■ DATA ENTRIES ■
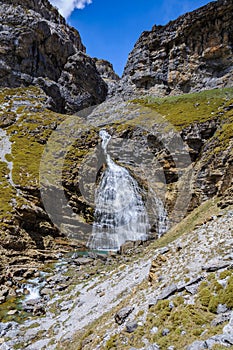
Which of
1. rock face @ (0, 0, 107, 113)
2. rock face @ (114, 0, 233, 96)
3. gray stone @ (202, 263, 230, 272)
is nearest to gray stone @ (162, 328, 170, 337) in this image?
gray stone @ (202, 263, 230, 272)

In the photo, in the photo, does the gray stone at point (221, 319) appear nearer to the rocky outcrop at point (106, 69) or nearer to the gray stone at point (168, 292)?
the gray stone at point (168, 292)

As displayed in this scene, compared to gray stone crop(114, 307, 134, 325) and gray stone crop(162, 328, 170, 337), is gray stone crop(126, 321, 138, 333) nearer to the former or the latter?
gray stone crop(114, 307, 134, 325)

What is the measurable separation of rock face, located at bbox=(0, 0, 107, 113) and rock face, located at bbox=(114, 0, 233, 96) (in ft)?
68.0

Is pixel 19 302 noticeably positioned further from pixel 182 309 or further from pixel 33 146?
pixel 33 146

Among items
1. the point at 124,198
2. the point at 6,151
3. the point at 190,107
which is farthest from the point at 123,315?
the point at 190,107

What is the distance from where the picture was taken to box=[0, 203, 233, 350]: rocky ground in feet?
24.7

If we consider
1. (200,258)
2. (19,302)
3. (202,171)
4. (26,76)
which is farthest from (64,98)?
(200,258)

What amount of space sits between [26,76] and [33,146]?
43.4 meters

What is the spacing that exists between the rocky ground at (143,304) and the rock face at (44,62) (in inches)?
2458

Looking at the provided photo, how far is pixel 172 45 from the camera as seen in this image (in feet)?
240

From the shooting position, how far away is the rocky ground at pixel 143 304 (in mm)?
7527

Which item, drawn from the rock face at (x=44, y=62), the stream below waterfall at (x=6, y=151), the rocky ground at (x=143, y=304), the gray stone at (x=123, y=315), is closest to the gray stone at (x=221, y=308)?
the rocky ground at (x=143, y=304)

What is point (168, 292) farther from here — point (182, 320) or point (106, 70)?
point (106, 70)

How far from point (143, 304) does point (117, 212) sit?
23676 mm
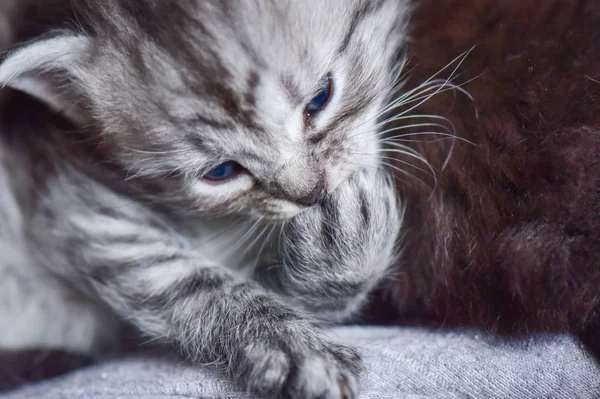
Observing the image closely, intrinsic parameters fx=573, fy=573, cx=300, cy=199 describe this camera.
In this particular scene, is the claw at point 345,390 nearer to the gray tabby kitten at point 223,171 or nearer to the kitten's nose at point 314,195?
the gray tabby kitten at point 223,171

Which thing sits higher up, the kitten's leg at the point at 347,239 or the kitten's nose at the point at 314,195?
the kitten's nose at the point at 314,195

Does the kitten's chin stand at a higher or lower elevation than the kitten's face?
lower

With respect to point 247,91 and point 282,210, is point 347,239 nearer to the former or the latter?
point 282,210

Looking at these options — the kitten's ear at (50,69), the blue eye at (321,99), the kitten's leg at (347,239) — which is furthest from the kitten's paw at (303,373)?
the kitten's ear at (50,69)

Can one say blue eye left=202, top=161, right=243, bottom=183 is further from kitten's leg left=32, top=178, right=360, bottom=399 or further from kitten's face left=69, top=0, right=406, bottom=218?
kitten's leg left=32, top=178, right=360, bottom=399

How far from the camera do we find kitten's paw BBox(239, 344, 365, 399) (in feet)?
2.85

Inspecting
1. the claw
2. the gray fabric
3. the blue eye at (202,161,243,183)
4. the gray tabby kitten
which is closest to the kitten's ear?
the gray tabby kitten

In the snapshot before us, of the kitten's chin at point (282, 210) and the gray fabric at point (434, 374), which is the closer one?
the gray fabric at point (434, 374)

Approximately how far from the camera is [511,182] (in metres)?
0.93

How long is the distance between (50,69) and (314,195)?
1.92 feet

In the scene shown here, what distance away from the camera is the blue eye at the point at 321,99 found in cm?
102

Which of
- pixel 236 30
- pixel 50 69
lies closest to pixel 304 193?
pixel 236 30

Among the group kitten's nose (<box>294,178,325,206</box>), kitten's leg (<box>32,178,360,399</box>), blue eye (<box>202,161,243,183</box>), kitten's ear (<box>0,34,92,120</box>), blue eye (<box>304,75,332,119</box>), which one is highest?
kitten's ear (<box>0,34,92,120</box>)

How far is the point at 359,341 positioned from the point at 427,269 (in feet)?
0.61
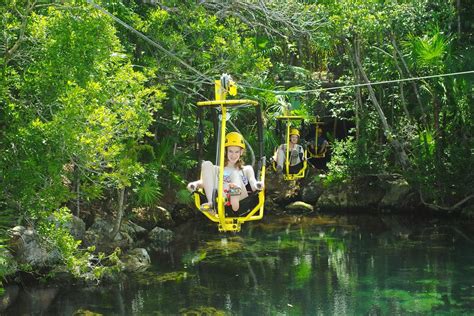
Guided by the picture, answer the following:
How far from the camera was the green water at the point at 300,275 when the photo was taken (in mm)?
9328

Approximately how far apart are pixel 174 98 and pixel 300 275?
193 inches

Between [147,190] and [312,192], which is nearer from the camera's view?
[147,190]

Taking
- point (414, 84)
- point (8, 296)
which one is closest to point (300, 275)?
point (8, 296)

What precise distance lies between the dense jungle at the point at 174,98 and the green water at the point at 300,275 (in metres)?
0.69

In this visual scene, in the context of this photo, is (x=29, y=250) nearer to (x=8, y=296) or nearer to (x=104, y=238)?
(x=8, y=296)

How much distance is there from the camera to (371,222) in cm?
1583

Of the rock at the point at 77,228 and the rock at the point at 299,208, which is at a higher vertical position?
the rock at the point at 299,208

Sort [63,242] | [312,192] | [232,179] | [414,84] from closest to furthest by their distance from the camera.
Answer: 1. [232,179]
2. [63,242]
3. [414,84]
4. [312,192]

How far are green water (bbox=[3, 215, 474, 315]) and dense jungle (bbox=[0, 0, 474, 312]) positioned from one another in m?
0.69

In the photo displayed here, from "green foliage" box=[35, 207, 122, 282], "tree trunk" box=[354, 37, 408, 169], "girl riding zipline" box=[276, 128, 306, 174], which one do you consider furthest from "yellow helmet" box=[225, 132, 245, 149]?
"tree trunk" box=[354, 37, 408, 169]

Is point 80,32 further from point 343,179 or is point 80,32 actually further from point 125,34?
point 343,179

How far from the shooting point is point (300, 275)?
1109 cm

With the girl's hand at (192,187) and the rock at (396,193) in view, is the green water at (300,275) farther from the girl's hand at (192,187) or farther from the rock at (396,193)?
the girl's hand at (192,187)

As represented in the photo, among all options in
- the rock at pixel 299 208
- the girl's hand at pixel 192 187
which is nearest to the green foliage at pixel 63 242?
the girl's hand at pixel 192 187
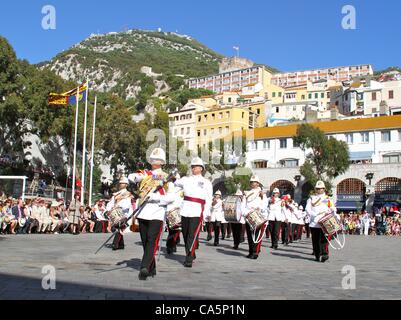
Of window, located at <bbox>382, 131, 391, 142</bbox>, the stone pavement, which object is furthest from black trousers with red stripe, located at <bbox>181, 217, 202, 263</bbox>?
window, located at <bbox>382, 131, 391, 142</bbox>

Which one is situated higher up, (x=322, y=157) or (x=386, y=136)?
(x=386, y=136)

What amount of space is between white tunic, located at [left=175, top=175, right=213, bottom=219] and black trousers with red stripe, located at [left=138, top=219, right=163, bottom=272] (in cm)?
186

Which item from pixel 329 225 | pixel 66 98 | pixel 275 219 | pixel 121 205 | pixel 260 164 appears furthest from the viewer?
pixel 260 164

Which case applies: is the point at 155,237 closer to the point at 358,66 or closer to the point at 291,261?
the point at 291,261

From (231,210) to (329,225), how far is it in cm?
334

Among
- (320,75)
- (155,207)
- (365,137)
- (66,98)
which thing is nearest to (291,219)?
(155,207)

■ CHALLENGE ■
Rewrite all of the lines above as a single numbered list, leaving out blank lines and the pictures.

■ RIGHT ANSWER ■
1. Which of
2. 1. rock face @ (0, 0, 107, 113)
3. 2. rock face @ (114, 0, 233, 96)
4. 3. gray stone @ (202, 263, 230, 272)
5. is nearest to gray stone @ (162, 328, 170, 337) in this image?
6. gray stone @ (202, 263, 230, 272)
7. In the photo, in the photo, does the gray stone at point (221, 319) appear nearer to the rocky outcrop at point (106, 69) or nearer to the gray stone at point (168, 292)?
8. the gray stone at point (168, 292)
9. As displayed in this scene, compared to gray stone crop(114, 307, 134, 325) and gray stone crop(162, 328, 170, 337), is gray stone crop(126, 321, 138, 333) nearer to the former or the latter?
10. gray stone crop(114, 307, 134, 325)
11. What is the measurable separation of rock face, located at bbox=(0, 0, 107, 113) and rock face, located at bbox=(114, 0, 233, 96) (in ft)?
12. 68.0
13. Is pixel 19 302 noticeably positioned further from pixel 182 309 or further from pixel 33 146?
14. pixel 33 146
15. Among items
16. 1. the point at 124,198
17. 2. the point at 6,151
18. 3. the point at 190,107
19. which is farthest from the point at 123,315?
20. the point at 190,107
21. What is the distance from where the picture was taken to box=[0, 203, 233, 350]: rocky ground in feet?
22. 24.7
23. If we consider
24. 1. (200,258)
25. 2. (19,302)
26. 3. (202,171)
27. 4. (26,76)
28. which is farthest from (64,98)?
29. (200,258)
30. What amount of space sits between [26,76] and [33,146]?
31. 43.4 meters
32. What is the spacing that exists between the rocky ground at (143,304) and the rock face at (44,62) (in inches)?
33. 2458
34. Looking at the provided photo, how far is pixel 172 45 from the camera as seen in this image (in feet)?
35. 240
36. From the shooting position, how far away is the rocky ground at pixel 143 304 (in mm)?
37. 7527
38. Which item, drawn from the rock face at (x=44, y=62), the stream below waterfall at (x=6, y=151), the rocky ground at (x=143, y=304), the gray stone at (x=123, y=315), is closest to the gray stone at (x=221, y=308)?
39. the rocky ground at (x=143, y=304)
40. What is point (168, 292) farther from here — point (182, 320) or point (106, 70)?
41. point (106, 70)
42. How far from point (143, 304) does point (117, 212) sit?
43. 23676 mm
44. Observing the image closely, intrinsic parameters fx=573, fy=573, cx=300, cy=199 describe this camera.
45. In this particular scene, is the claw at point 345,390 nearer to the gray tabby kitten at point 223,171 or nearer to the kitten's nose at point 314,195?
46. the gray tabby kitten at point 223,171
47. Which thing sits higher up, the kitten's leg at the point at 347,239 or the kitten's nose at the point at 314,195?
48. the kitten's nose at the point at 314,195
49. Does the kitten's chin stand at a higher or lower elevation than the kitten's face?
50. lower
51. With respect to point 247,91 and point 282,210, is point 347,239 nearer to the former or the latter?
52. point 282,210
53. Looking at these options — the kitten's ear at (50,69), the blue eye at (321,99), the kitten's leg at (347,239) — which is furthest from the kitten's paw at (303,373)?
54. the kitten's ear at (50,69)
55. Can one say blue eye left=202, top=161, right=243, bottom=183 is further from kitten's leg left=32, top=178, right=360, bottom=399 or further from kitten's face left=69, top=0, right=406, bottom=218?
56. kitten's leg left=32, top=178, right=360, bottom=399
57. How far from the camera do we find kitten's paw BBox(239, 344, 365, 399) (in feet)?
58. 2.85
59. Inspecting
60. 1. the claw
61. 2. the gray fabric
62. 3. the blue eye at (202,161,243,183)
63. 4. the gray tabby kitten
64. which is closest to the kitten's ear?
65. the gray tabby kitten
66. In the snapshot before us, of the kitten's chin at point (282, 210) and the gray fabric at point (434, 374), which is the closer one?
67. the gray fabric at point (434, 374)
68. Approximately how far from the camera is [511,182] (in metres)?
69. 0.93
70. How long is the distance between (50,69) and (314,195)?
71. 1.92 feet
72. In the scene shown here, what distance away from the camera is the blue eye at the point at 321,99 found in cm?
73. 102
74. Which of
75. - pixel 236 30
76. - pixel 50 69
77. lies closest to pixel 304 193?
78. pixel 236 30
79. Among the group kitten's nose (<box>294,178,325,206</box>), kitten's leg (<box>32,178,360,399</box>), blue eye (<box>202,161,243,183</box>), kitten's ear (<box>0,34,92,120</box>), blue eye (<box>304,75,332,119</box>), which one is highest?
80. kitten's ear (<box>0,34,92,120</box>)
81. How far is the point at 359,341 positioned from the point at 427,269 (in feet)?
82. 0.61
83. Guided by the picture, answer the following:
84. How far from the camera was the green water at the point at 300,275 when the photo was taken (in mm)?
85. 9328
86. Approximately how far apart are pixel 174 98 and pixel 300 275?
87. 193 inches
88. Between [147,190] and [312,192], which is nearer from the camera's view?
89. [147,190]
90. Taking
91. - point (414, 84)
92. - point (8, 296)
93. which one is closest to point (300, 275)?
94. point (8, 296)
95. What precise distance lies between the dense jungle at the point at 174,98 and the green water at the point at 300,275 (in metres)?
96. 0.69
97. In this visual scene, in the context of this photo, is (x=29, y=250) nearer to (x=8, y=296) or nearer to (x=104, y=238)?
98. (x=8, y=296)
99. How much distance is there from the camera to (371,222) in cm?
100. 1583
101. Of the rock at the point at 77,228 and the rock at the point at 299,208, which is at a higher vertical position?
102. the rock at the point at 299,208
103. Sort [63,242] | [312,192] | [232,179] | [414,84] from closest to furthest by their distance from the camera.
104. Answer: 1. [232,179]
105. 2. [63,242]
106. 3. [414,84]
107. 4. [312,192]
108. How far are green water (bbox=[3, 215, 474, 315]) and dense jungle (bbox=[0, 0, 474, 312]) positioned from one another in m?
109. 0.69
110. In the photo displayed here, from "green foliage" box=[35, 207, 122, 282], "tree trunk" box=[354, 37, 408, 169], "girl riding zipline" box=[276, 128, 306, 174], which one do you consider furthest from "yellow helmet" box=[225, 132, 245, 149]?
111. "tree trunk" box=[354, 37, 408, 169]
112. Is point 80,32 further from point 343,179 or is point 80,32 actually further from point 125,34?
113. point 343,179
114. How far from the shooting point is point (300, 275)?
115. 1109 cm
116. With the girl's hand at (192,187) and the rock at (396,193) in view, is the green water at (300,275) farther from the girl's hand at (192,187) or farther from the rock at (396,193)?
117. the girl's hand at (192,187)
118. As represented in the photo, among all options in
119. - the rock at pixel 299 208
120. - the girl's hand at pixel 192 187
121. which is nearest to the green foliage at pixel 63 242?
122. the girl's hand at pixel 192 187
123. Of window, located at <bbox>382, 131, 391, 142</bbox>, the stone pavement, which object is furthest from black trousers with red stripe, located at <bbox>181, 217, 202, 263</bbox>?
124. window, located at <bbox>382, 131, 391, 142</bbox>
125. Which one is situated higher up, (x=322, y=157) or (x=386, y=136)?
126. (x=386, y=136)
127. What amount of space is between white tunic, located at [left=175, top=175, right=213, bottom=219] and black trousers with red stripe, located at [left=138, top=219, right=163, bottom=272] (in cm)?
128. 186
129. Which item from pixel 329 225 | pixel 66 98 | pixel 275 219 | pixel 121 205 | pixel 260 164 appears furthest from the viewer?
130. pixel 260 164
131. Which case applies: is the point at 155,237 closer to the point at 358,66 or closer to the point at 291,261?
132. the point at 291,261
133. From (231,210) to (329,225), how far is it in cm?
134. 334
135. Among
136. - (320,75)
137. - (155,207)
138. - (365,137)
139. - (66,98)
140. which thing is nearest to (291,219)?
141. (155,207)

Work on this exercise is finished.